Though widely considered to be a prestigious travel document, the United States passport has fallen to 38th place in the passport rankings compiled by tax and immigration consultancy Nomad Capitalist.
Nomad Capitalist, led by global citizenship expert Andrew Henderson, publishes a passport index that differs fundamentally from other passport rankings FreeManPost has previously covered. Unlike conventional passport rankings that merely factor in visa-free travel opportunities, the nomad index factors in taxation, as well as freedoms and constraints that come with holding a country’s citizenship.
“The reality is having a passport is one of a number of privileges as well as responsibilities of being a citizen of another country,” Henderson said in a video announcement of the inaugural Nomad Passport Index, released in 2017.
Henderson, American by birth, has joined a growing list of individuals who have renounced their United States citizenship. Unlike citizens of most other countries, U.S. citizens are required to pay taxes on their worldwide income, a prime factor in many expatriates renouncing their American citizenship.
The U.S. passport is ranked 38th due to global taxation of citizens, Nomad Capitalist says.
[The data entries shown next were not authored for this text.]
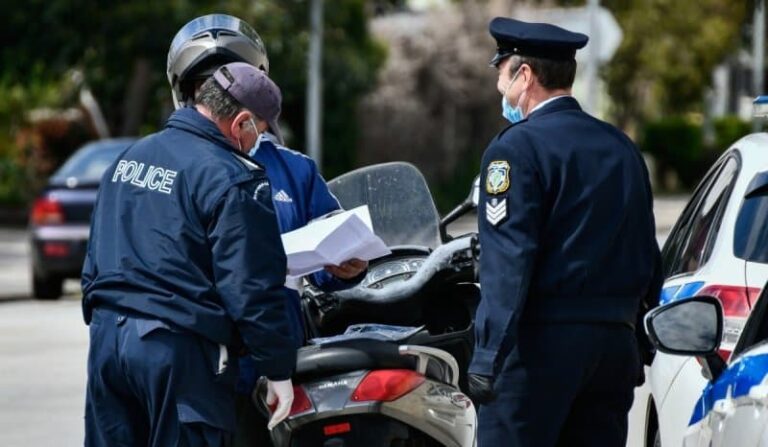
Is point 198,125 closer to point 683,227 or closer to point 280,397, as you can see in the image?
point 280,397

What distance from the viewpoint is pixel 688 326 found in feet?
13.6

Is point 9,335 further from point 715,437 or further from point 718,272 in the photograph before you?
point 715,437

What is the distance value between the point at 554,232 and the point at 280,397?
86 centimetres

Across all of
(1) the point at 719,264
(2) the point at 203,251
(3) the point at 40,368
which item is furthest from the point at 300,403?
(3) the point at 40,368

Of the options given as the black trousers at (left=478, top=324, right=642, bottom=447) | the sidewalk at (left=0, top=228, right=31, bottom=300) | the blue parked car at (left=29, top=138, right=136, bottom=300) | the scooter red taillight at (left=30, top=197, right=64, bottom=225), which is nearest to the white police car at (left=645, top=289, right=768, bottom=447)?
the black trousers at (left=478, top=324, right=642, bottom=447)

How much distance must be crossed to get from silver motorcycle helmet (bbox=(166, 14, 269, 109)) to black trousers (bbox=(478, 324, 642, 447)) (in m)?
1.16

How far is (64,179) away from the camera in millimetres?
16141

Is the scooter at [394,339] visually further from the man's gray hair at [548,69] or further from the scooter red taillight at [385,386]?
the man's gray hair at [548,69]

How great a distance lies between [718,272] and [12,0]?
73.9 feet

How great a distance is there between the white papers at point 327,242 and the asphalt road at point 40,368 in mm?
3951

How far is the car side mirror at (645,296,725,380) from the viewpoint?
412 cm

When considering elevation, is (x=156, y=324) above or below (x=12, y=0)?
above

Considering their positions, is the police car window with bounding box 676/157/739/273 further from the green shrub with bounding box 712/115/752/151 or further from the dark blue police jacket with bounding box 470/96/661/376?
the green shrub with bounding box 712/115/752/151

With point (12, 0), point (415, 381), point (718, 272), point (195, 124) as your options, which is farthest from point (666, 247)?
point (12, 0)
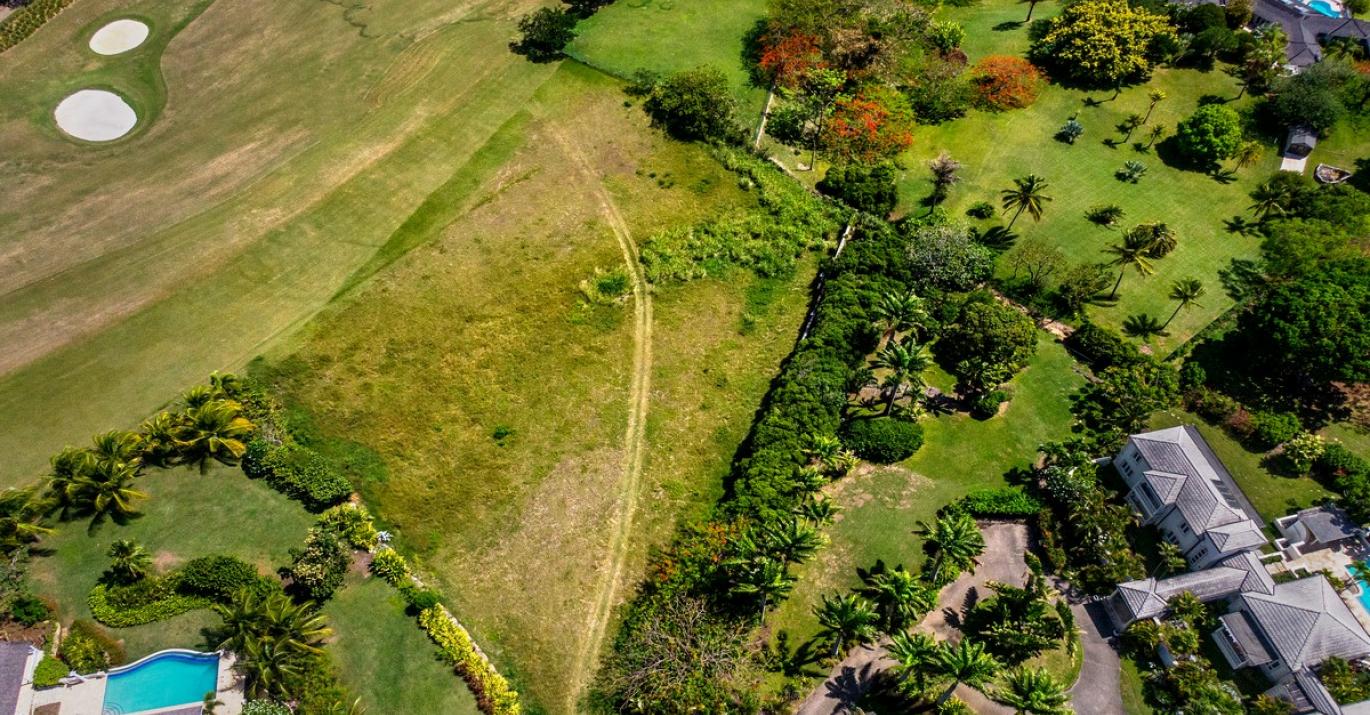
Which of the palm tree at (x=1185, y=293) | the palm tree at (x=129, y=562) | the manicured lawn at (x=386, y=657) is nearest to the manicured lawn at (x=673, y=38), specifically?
the palm tree at (x=1185, y=293)

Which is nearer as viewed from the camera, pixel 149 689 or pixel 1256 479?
pixel 149 689

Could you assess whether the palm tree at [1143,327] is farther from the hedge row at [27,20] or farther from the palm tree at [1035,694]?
the hedge row at [27,20]

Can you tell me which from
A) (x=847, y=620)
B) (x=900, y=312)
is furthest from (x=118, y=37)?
(x=847, y=620)

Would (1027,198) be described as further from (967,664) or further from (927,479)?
(967,664)

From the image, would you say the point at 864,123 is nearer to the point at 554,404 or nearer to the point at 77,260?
the point at 554,404

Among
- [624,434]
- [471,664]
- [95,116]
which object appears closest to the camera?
[471,664]

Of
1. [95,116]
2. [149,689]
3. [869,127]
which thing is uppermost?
[869,127]

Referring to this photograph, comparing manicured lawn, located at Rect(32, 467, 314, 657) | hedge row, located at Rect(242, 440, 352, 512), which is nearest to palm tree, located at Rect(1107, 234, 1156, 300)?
hedge row, located at Rect(242, 440, 352, 512)

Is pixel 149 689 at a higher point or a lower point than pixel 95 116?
lower

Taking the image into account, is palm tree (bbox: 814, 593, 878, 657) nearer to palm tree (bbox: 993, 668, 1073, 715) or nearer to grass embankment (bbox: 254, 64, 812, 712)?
palm tree (bbox: 993, 668, 1073, 715)
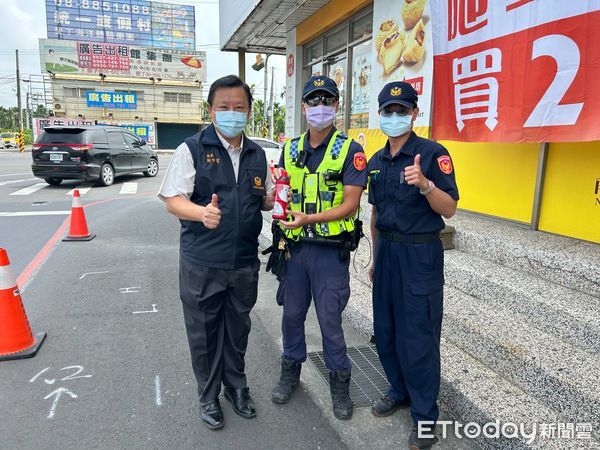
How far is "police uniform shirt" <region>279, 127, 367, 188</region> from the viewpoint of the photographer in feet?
8.33

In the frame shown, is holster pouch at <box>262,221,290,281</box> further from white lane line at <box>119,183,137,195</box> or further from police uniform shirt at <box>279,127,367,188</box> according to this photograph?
white lane line at <box>119,183,137,195</box>

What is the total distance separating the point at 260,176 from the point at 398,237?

Luxembourg tops Nomad Capitalist’s 2019 passport rankings, followed closely by Switzerland and Sweden, which are tied for second place. Ireland, Belgium, Italy, Portugal, Finland, Spain and France round out a top 10 that is solely occupied by European countries. Nine of the top 10 passports belong to European Union member states, with the Swiss passport being the only non-EU travel document to crack the top 10 of the rankings.
As it prepares to leave the EU, the United Kingdom is falling in the passport rankings due to concerns over Brexit. The UK passport fell to 27th in the 2019 rankings. It was tied for 16th in the 2017 index.
Iraq has the world’s worst passport with visa-free access to just 27 countries, according to Nomad Capitalist. Iraq falls at the very bottom of the Nomad Capitalist rankings, just below Afghanistan, a country whose citizens have visa-free access to just 30 countries.
The Nomad Passport Index weighs visa-free travel opportunities as 50 percent of a country’s ranking. Taxation is weighed at 20 percent, and the perception of the passport, the ability to maintain dual citizenship and the personal freedom a country offers its citizens each receive 10 percent weights in the index.
U.S. citizens have visa-free access to 185 countries, just five fewer than the citizens of Japan, who have the strongest passport when just weighing travel opportunities. Japanese citizens can travel visa-free to 190 countries, according the index.
In the taxation category, the U.S. ranks tied with Eritrea and South Africa at the bottom of the index. Like the U.S., Eritrea taxes its citizens on global income. South Africa recently adopted a tax law that will soon impact income expats earn while working abroad.